It pays to know how the Golden Ball is awarded
With just over half the matches needed to win the World Cup now completed by each team, the race for the tournament’s Golden Ball is heating up.
Spain’s David Villa is currently the 5/2 favourite to win the player of the tournament gong but those thinking the four-goal striker is a shoe-in should be aware of the process involved as well as the list of past victors.
The prize is voted for by journalists and other opinionated souls in the media after a shortlist is whipped up by FIFA’s technical committee.
This committee is chaired, somewhat curiously, by Reynald Temarii, from Tahiti, and is made up of 24 FIFA representatives including members from a variety of footballing locations – from New Caledonia to Spain. The most famous member is Brazil’s Romario.
Last time out they picked a fairly sensible list of eight, which comprised: Zinedine Zidane, Patrick Vieira, Michael Ballack, Miroslav Klose, Gianluigi Buffon, Fabio Cannavaro, Andrea Pirlo, Gianluca Zambrotta and Maniche.
The message is clear: to get nominated, a player’s team must make at least the semi-finals.
Zidane was the eventual winner despite, or perhaps because of, his infamous headbutt in the final. Indeed runners-up have provided the Golden Ball winner in the last three World Cups, with Oliver Kahn getting the prize in 2002 and Ronaldo winning it in 1998.
Romario for Brazil was the last World Cup winner to also claim the best player award in 1994, while Italy’s Salvatore Schillaci in 1990 was the last man to do a Golden double winning both top scorer and best player titles.
From this year’s crop of candidates there are a few which stand out as potentially subscribing to this pattern.
Mesut Ozil, 7/1 third favourite, has had a superb tournament putting in excellent displays in all his matches. He is just the kind of player football hacks might warm to should he propel Germany to the final, with voters potentially swayed by the charm of his rise from almost nowhere. He has moved from the 25/1 price offered after his first game against Australia.

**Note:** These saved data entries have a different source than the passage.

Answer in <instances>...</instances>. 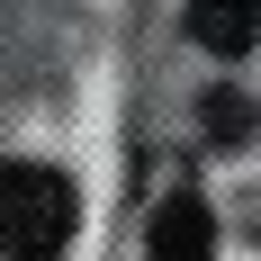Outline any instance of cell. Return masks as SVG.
I'll return each mask as SVG.
<instances>
[{"label": "cell", "instance_id": "cell-2", "mask_svg": "<svg viewBox=\"0 0 261 261\" xmlns=\"http://www.w3.org/2000/svg\"><path fill=\"white\" fill-rule=\"evenodd\" d=\"M153 261H207L216 252V216H207V198L198 189H171L153 207V243H144Z\"/></svg>", "mask_w": 261, "mask_h": 261}, {"label": "cell", "instance_id": "cell-1", "mask_svg": "<svg viewBox=\"0 0 261 261\" xmlns=\"http://www.w3.org/2000/svg\"><path fill=\"white\" fill-rule=\"evenodd\" d=\"M72 234V180L54 162H9L0 171V252L9 261H54Z\"/></svg>", "mask_w": 261, "mask_h": 261}, {"label": "cell", "instance_id": "cell-4", "mask_svg": "<svg viewBox=\"0 0 261 261\" xmlns=\"http://www.w3.org/2000/svg\"><path fill=\"white\" fill-rule=\"evenodd\" d=\"M243 126H252V108H243L234 90H216L207 99V135H243Z\"/></svg>", "mask_w": 261, "mask_h": 261}, {"label": "cell", "instance_id": "cell-3", "mask_svg": "<svg viewBox=\"0 0 261 261\" xmlns=\"http://www.w3.org/2000/svg\"><path fill=\"white\" fill-rule=\"evenodd\" d=\"M189 36L207 54H252L261 45V0H189Z\"/></svg>", "mask_w": 261, "mask_h": 261}]
</instances>
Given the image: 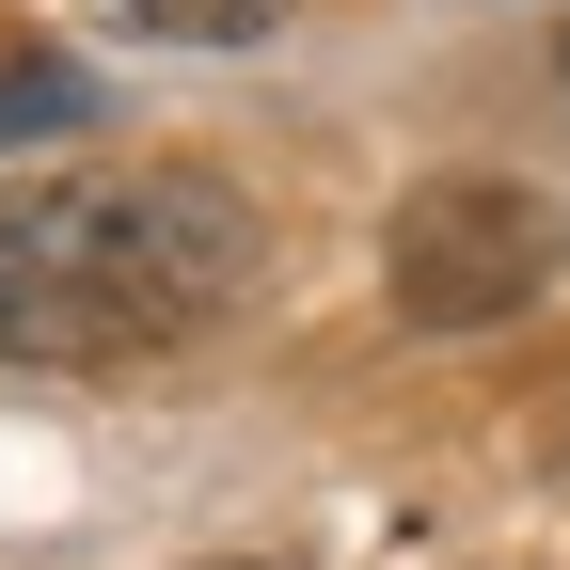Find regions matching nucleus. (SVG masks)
<instances>
[{
    "mask_svg": "<svg viewBox=\"0 0 570 570\" xmlns=\"http://www.w3.org/2000/svg\"><path fill=\"white\" fill-rule=\"evenodd\" d=\"M554 269H570V223H554L523 175H428V190H396L381 302L412 333H491V317H523Z\"/></svg>",
    "mask_w": 570,
    "mask_h": 570,
    "instance_id": "f03ea898",
    "label": "nucleus"
},
{
    "mask_svg": "<svg viewBox=\"0 0 570 570\" xmlns=\"http://www.w3.org/2000/svg\"><path fill=\"white\" fill-rule=\"evenodd\" d=\"M254 285V206L223 175H80L0 206V365H111L175 348Z\"/></svg>",
    "mask_w": 570,
    "mask_h": 570,
    "instance_id": "f257e3e1",
    "label": "nucleus"
},
{
    "mask_svg": "<svg viewBox=\"0 0 570 570\" xmlns=\"http://www.w3.org/2000/svg\"><path fill=\"white\" fill-rule=\"evenodd\" d=\"M554 80H570V48H554Z\"/></svg>",
    "mask_w": 570,
    "mask_h": 570,
    "instance_id": "39448f33",
    "label": "nucleus"
},
{
    "mask_svg": "<svg viewBox=\"0 0 570 570\" xmlns=\"http://www.w3.org/2000/svg\"><path fill=\"white\" fill-rule=\"evenodd\" d=\"M96 17H127V32H175V48H254L285 0H96Z\"/></svg>",
    "mask_w": 570,
    "mask_h": 570,
    "instance_id": "20e7f679",
    "label": "nucleus"
},
{
    "mask_svg": "<svg viewBox=\"0 0 570 570\" xmlns=\"http://www.w3.org/2000/svg\"><path fill=\"white\" fill-rule=\"evenodd\" d=\"M96 111V80L63 48H0V142H32V127H80Z\"/></svg>",
    "mask_w": 570,
    "mask_h": 570,
    "instance_id": "7ed1b4c3",
    "label": "nucleus"
}]
</instances>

Also at 7/1, Wesley Sneijder could be a decent shout. He has notched twice for Holland and is their beating heart of creativity. The Oranjes are underdogs for their quarter-final tie with Brazil and he could become favoured should he engineer an upset.
The voting media might also find the storyline of a player going from the scrapheap at Real Madrid in the summer, to winning the treble with Inter too compelling to ignore and feel inclined to top it off with this award.
At 20/1, Brazil captain Lucio (backed in from 66/1 pre-tournament) also looks a very good bet. He has been monumental so far, both in defence and in starting attacks. With Brazil favourites to win the tournament he seems destined to be the one to lift the cup and, as the personification of Dunga’s Brazil, would be a fitting winner.